_What to produce_. Transcribe all the entries word for word, omitting any pictures they contain.

....................

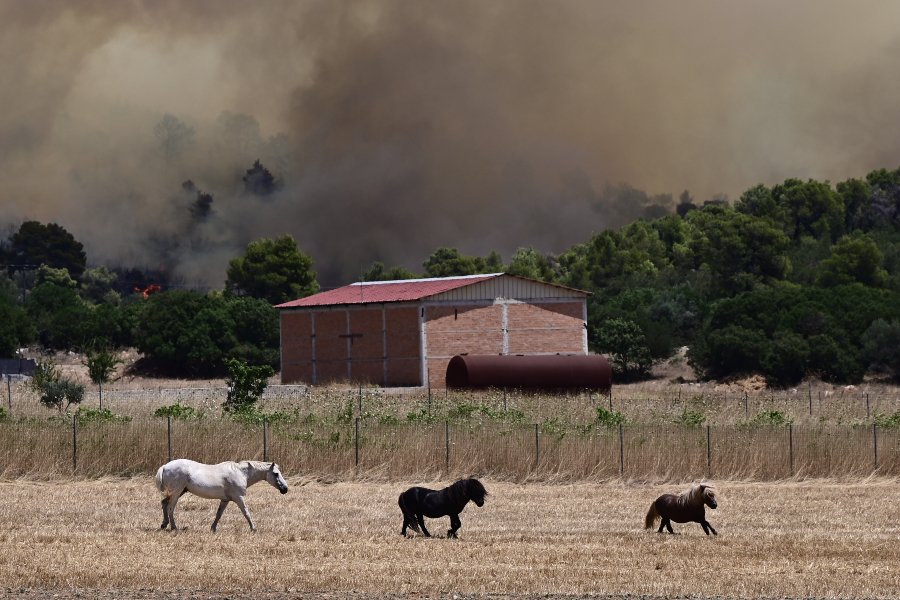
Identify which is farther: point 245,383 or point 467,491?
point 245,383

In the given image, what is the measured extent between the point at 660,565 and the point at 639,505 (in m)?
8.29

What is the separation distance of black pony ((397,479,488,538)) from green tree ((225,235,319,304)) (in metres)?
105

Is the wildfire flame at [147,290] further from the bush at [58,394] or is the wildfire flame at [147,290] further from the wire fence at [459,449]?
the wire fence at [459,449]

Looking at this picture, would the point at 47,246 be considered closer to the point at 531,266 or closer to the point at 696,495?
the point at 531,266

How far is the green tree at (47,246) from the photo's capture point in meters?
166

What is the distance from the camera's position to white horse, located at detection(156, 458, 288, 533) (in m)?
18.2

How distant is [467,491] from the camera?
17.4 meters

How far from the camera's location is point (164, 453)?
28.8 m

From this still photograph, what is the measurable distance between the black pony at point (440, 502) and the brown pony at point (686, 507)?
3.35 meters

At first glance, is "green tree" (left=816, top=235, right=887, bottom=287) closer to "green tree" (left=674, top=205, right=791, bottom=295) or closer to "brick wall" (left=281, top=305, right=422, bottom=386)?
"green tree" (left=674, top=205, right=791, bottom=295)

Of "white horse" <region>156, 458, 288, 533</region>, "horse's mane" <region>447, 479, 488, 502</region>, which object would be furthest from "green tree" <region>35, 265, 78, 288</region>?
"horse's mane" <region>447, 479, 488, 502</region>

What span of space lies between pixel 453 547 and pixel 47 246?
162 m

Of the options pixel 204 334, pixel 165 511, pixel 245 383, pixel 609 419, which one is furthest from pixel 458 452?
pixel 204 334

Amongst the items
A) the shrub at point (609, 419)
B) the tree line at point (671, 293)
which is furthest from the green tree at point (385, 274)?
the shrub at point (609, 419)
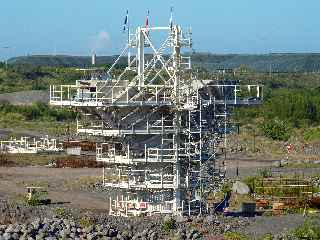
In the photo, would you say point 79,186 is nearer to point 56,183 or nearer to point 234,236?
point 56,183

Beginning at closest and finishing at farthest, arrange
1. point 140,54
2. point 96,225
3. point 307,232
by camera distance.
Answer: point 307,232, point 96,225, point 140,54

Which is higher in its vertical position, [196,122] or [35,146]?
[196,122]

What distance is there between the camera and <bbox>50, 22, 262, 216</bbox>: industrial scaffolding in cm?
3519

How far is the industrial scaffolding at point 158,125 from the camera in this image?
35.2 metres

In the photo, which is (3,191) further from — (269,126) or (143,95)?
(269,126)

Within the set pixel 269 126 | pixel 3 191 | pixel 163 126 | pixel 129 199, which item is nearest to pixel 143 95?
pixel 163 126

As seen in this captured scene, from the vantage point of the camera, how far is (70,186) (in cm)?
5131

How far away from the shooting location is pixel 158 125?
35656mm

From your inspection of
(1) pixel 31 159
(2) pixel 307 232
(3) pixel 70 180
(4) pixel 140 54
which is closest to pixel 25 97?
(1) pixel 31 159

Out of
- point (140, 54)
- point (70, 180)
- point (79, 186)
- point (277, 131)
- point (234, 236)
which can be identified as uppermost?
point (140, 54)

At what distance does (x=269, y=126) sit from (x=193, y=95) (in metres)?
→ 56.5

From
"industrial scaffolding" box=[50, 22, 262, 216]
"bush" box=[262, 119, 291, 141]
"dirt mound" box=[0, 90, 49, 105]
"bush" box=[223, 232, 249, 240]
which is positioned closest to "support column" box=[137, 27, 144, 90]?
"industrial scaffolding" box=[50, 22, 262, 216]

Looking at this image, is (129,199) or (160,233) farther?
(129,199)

....................

_Output of the exercise_.
Identify which is farther: point 245,383 or point 467,491?
point 245,383

In the given image, what is the measured extent between the point at 660,565 and the point at 639,505 (in m)?
8.29

What is the separation distance of black pony ((397,479,488,538)) from green tree ((225,235,319,304)) (in metres)?
105

Is the wildfire flame at [147,290] further from the bush at [58,394] or is the wildfire flame at [147,290] further from the wire fence at [459,449]?
the wire fence at [459,449]

Looking at this picture, would the point at 47,246 be considered closer to the point at 531,266 or closer to the point at 696,495?
the point at 531,266

How far is the green tree at (47,246) from the photo's capture point in meters?
166

What is the distance from the camera's position to white horse, located at detection(156, 458, 288, 533) (in m)?
18.2

How distant is [467,491] from the camera?
17.4 meters

How far from the camera's location is point (164, 453)?
28.8 m

From this still photograph, what is the measurable distance between the black pony at point (440, 502) and the brown pony at point (686, 507)?
3.35 meters

At first glance, is "green tree" (left=816, top=235, right=887, bottom=287) closer to "green tree" (left=674, top=205, right=791, bottom=295) or closer to "brick wall" (left=281, top=305, right=422, bottom=386)?
"green tree" (left=674, top=205, right=791, bottom=295)

Of "white horse" <region>156, 458, 288, 533</region>, "horse's mane" <region>447, 479, 488, 502</region>, which object would be furthest from "green tree" <region>35, 265, 78, 288</region>?
"horse's mane" <region>447, 479, 488, 502</region>

What span of space lies between pixel 453 547 and pixel 47 246?
162 m

Of the options pixel 204 334, pixel 165 511, pixel 245 383, pixel 609 419, which one is furthest from pixel 458 452?
pixel 204 334

Amongst the items
A) the shrub at point (609, 419)
B) the tree line at point (671, 293)
which is furthest from the green tree at point (385, 274)?
the shrub at point (609, 419)
In the photo, would you say point 79,186 is nearer to point 56,183 or nearer to point 234,236?
point 56,183

Beginning at closest and finishing at farthest, arrange
1. point 140,54
2. point 96,225
3. point 307,232
by camera distance.
Answer: point 307,232, point 96,225, point 140,54

Which is higher in its vertical position, [196,122] or [35,146]?
[196,122]

What distance is there between the camera and <bbox>50, 22, 262, 216</bbox>: industrial scaffolding in cm?
3519

How far is the industrial scaffolding at point 158,125 from the camera in this image?
35.2 metres

In the photo, which is (3,191) further from — (269,126) or (143,95)?
(269,126)

Within the set pixel 269 126 | pixel 3 191 | pixel 163 126 | pixel 129 199, which item is nearest to pixel 143 95?
pixel 163 126

As seen in this captured scene, from the vantage point of the camera, how far is (70,186) (in cm)?
5131

How far away from the shooting location is pixel 158 125?
35656mm

From your inspection of
(1) pixel 31 159
(2) pixel 307 232
(3) pixel 70 180
(4) pixel 140 54
which is closest to pixel 25 97?
(1) pixel 31 159

Out of
- point (140, 54)
- point (70, 180)
- point (79, 186)
- point (277, 131)
- point (234, 236)
which can be identified as uppermost?
point (140, 54)

At what distance does (x=269, y=126) sit from (x=193, y=95) (in metres)?
→ 56.5

From
"industrial scaffolding" box=[50, 22, 262, 216]
"bush" box=[262, 119, 291, 141]
"dirt mound" box=[0, 90, 49, 105]
"bush" box=[223, 232, 249, 240]
which is positioned closest to "support column" box=[137, 27, 144, 90]?
"industrial scaffolding" box=[50, 22, 262, 216]

Looking at this image, is (129,199) or (160,233) farther?
(129,199)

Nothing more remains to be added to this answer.